### Exercise requirements
Please reproduce the records exactly, leaving out any pictures.

---- Excerpted data

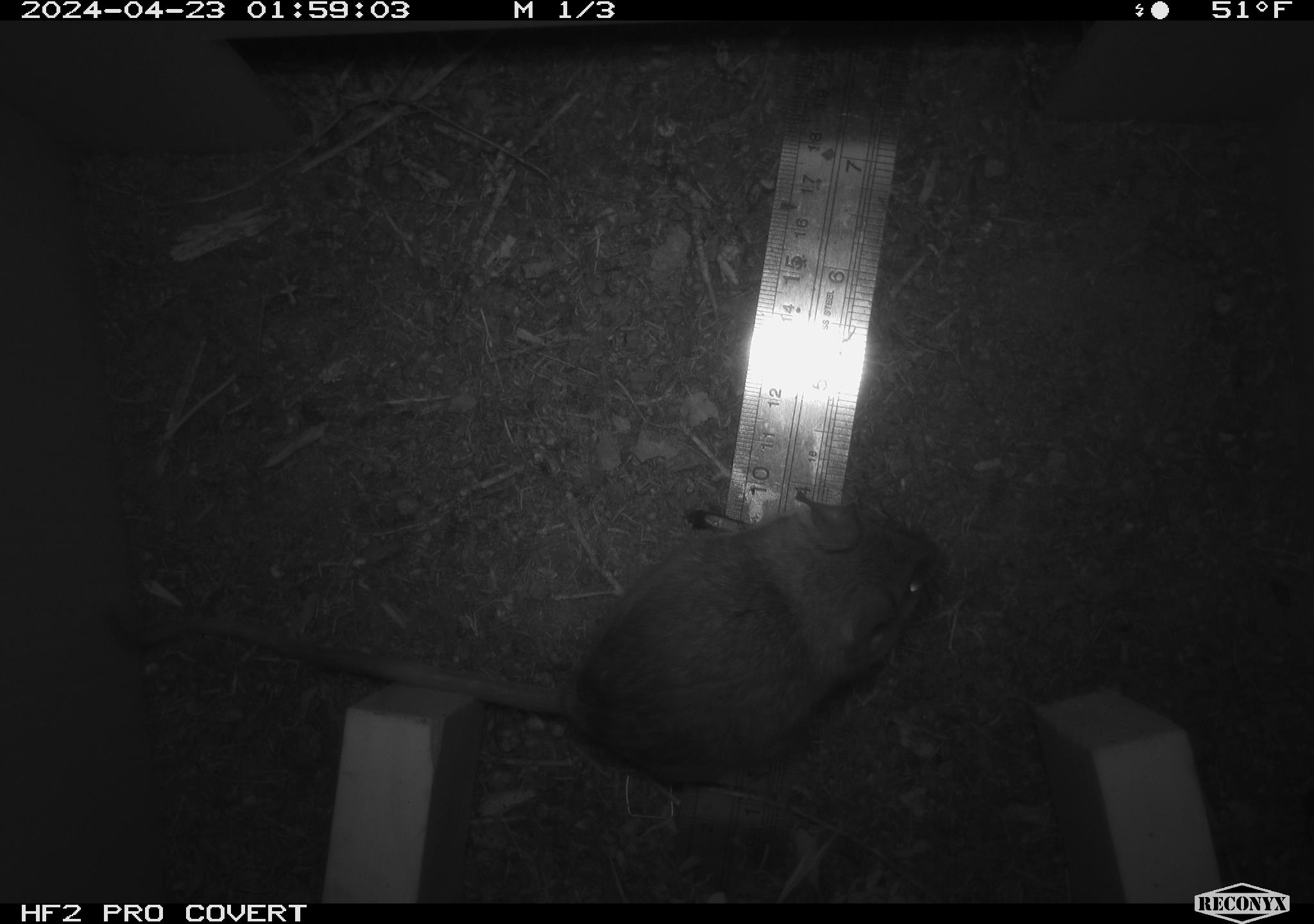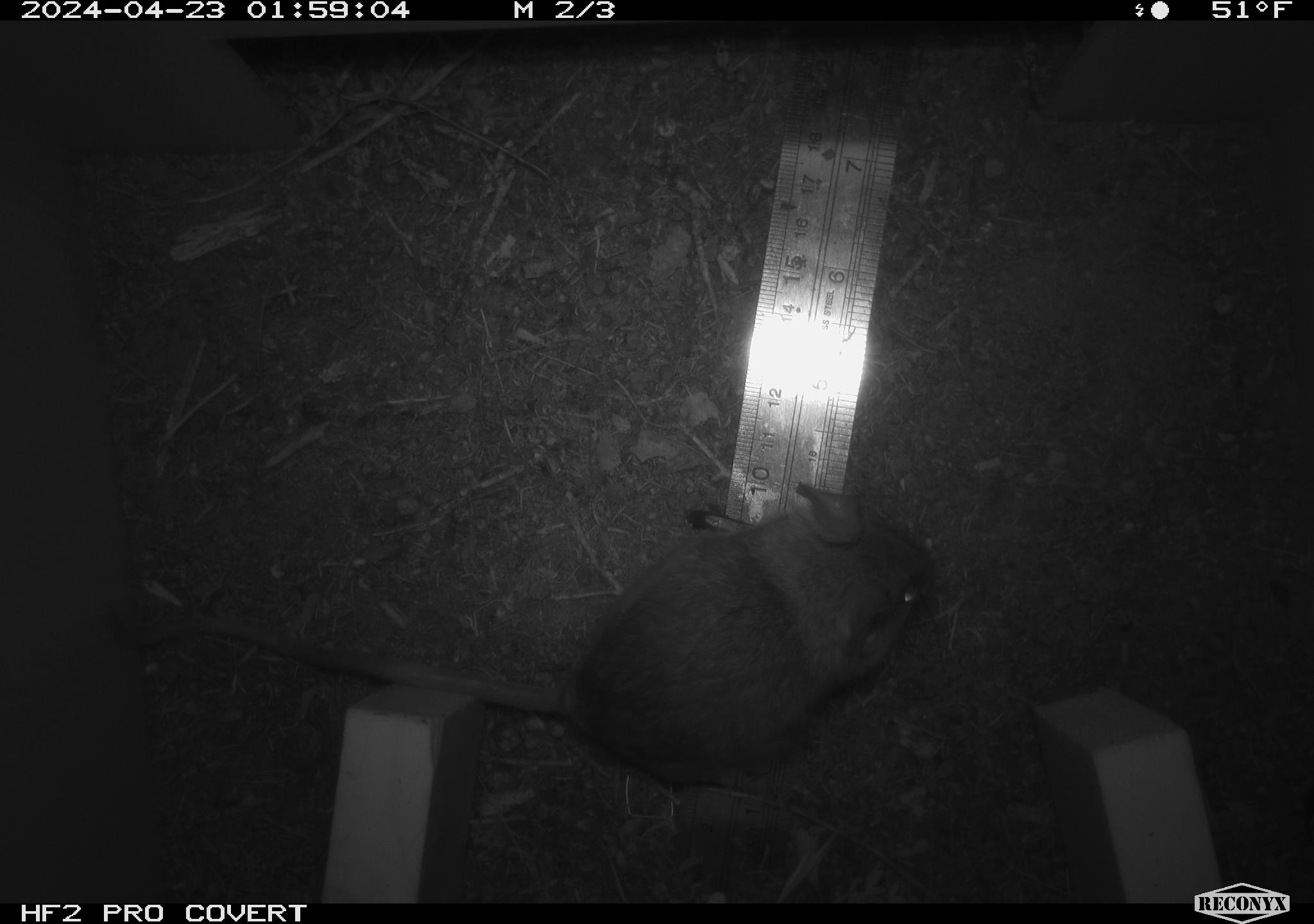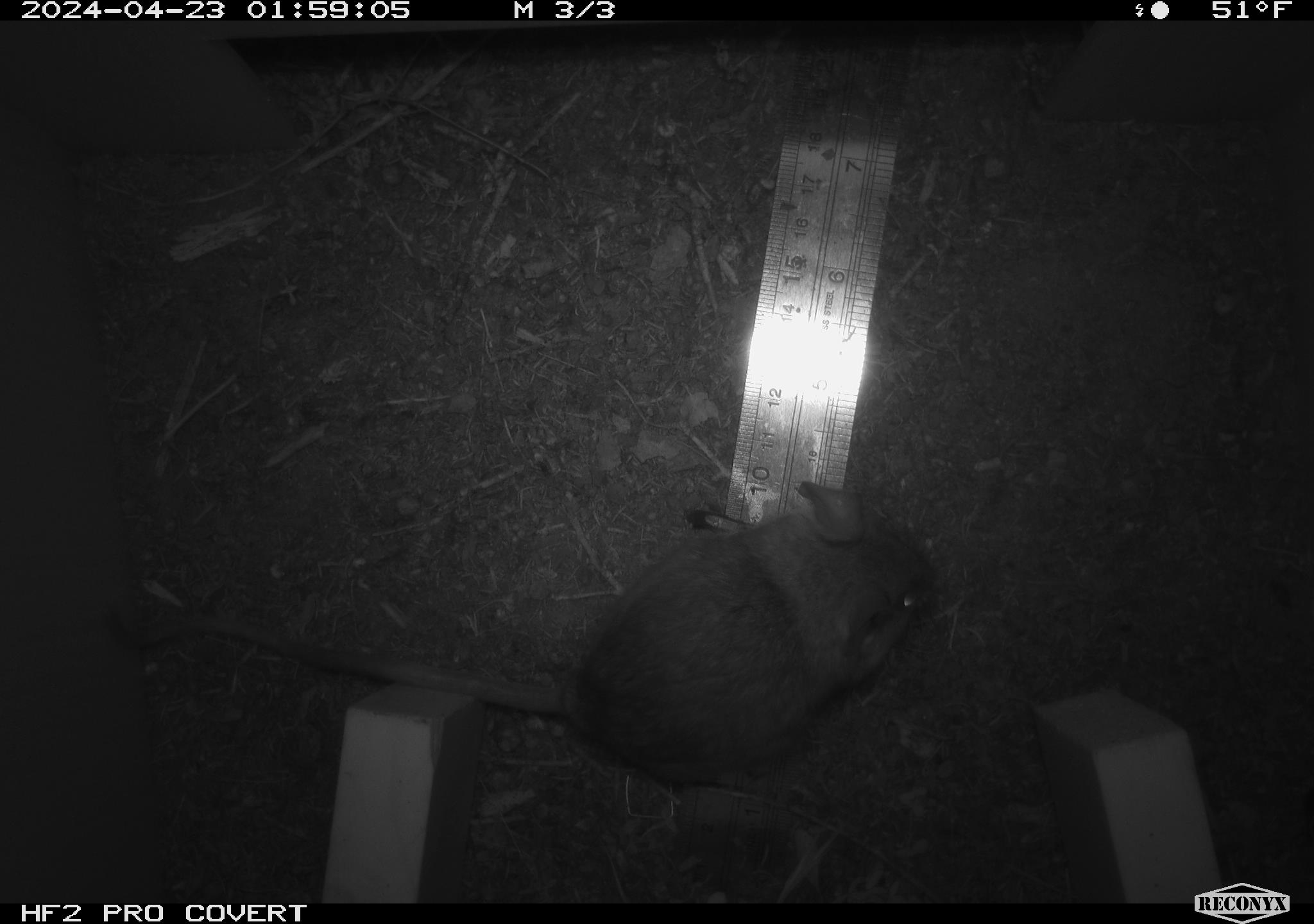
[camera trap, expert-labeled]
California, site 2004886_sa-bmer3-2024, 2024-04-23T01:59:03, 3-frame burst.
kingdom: Animalia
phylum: Chordata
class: Mammalia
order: Rodentia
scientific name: Rodentia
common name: mouse species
Mouse species (Rodentia).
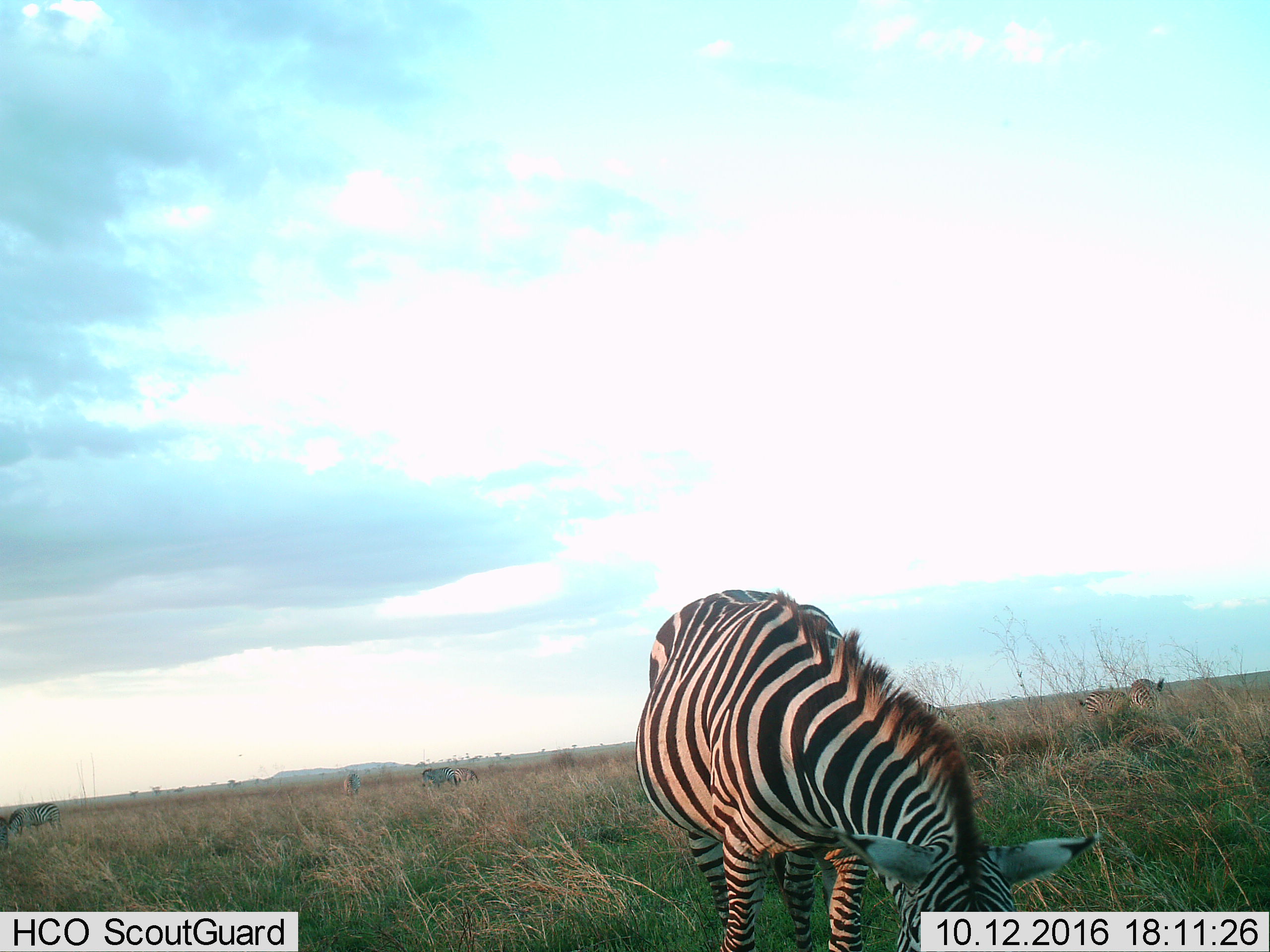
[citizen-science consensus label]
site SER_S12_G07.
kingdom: Animalia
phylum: Chordata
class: Mammalia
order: Perissodactyla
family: Equidae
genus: Equus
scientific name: Equus quagga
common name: plains zebra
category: zebraplains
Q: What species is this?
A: Zebraplains (plains zebra) (Equus quagga).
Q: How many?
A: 8.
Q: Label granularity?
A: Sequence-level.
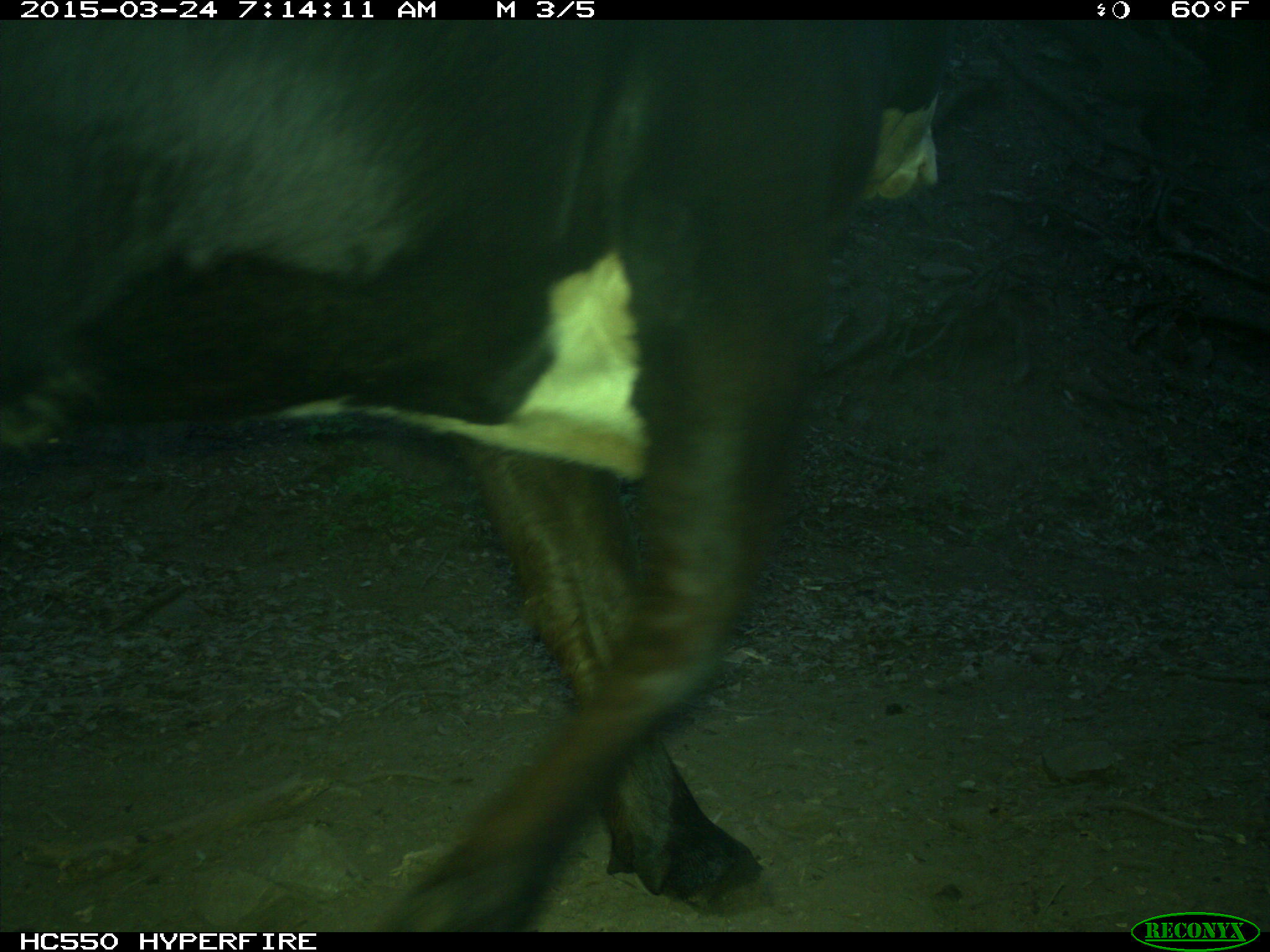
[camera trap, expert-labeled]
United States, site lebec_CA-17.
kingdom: Animalia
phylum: Chordata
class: Mammalia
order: Artiodactyla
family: Bovidae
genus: Bos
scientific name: Bos taurus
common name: domestic cow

--------

### Written response
[camera trap, expert-labeled]
California, site 2004886_sa-bmer3-2024, 2024-04-23T01:59:03, 3-frame burst.
kingdom: Animalia
phylum: Chordata
class: Mammalia
order: Rodentia
scientific name: Rodentia
common name: mouse species
Mouse species (Rodentia).
[citizen-science consensus label]
site SER_S12_G07.
kingdom: Animalia
phylum: Chordata
class: Mammalia
order: Perissodactyla
family: Equidae
genus: Equus
scientific name: Equus quagga
common name: plains zebra
category: zebraplains
Q: What species is this?
A: Zebraplains (plains zebra) (Equus quagga).
Q: How many?
A: 8.
Q: Label granularity?
A: Sequence-level.
[camera trap, expert-labeled]
United States, site lebec_CA-17.
kingdom: Animalia
phylum: Chordata
class: Mammalia
order: Artiodactyla
family: Bovidae
genus: Bos
scientific name: Bos taurus
common name: domestic cow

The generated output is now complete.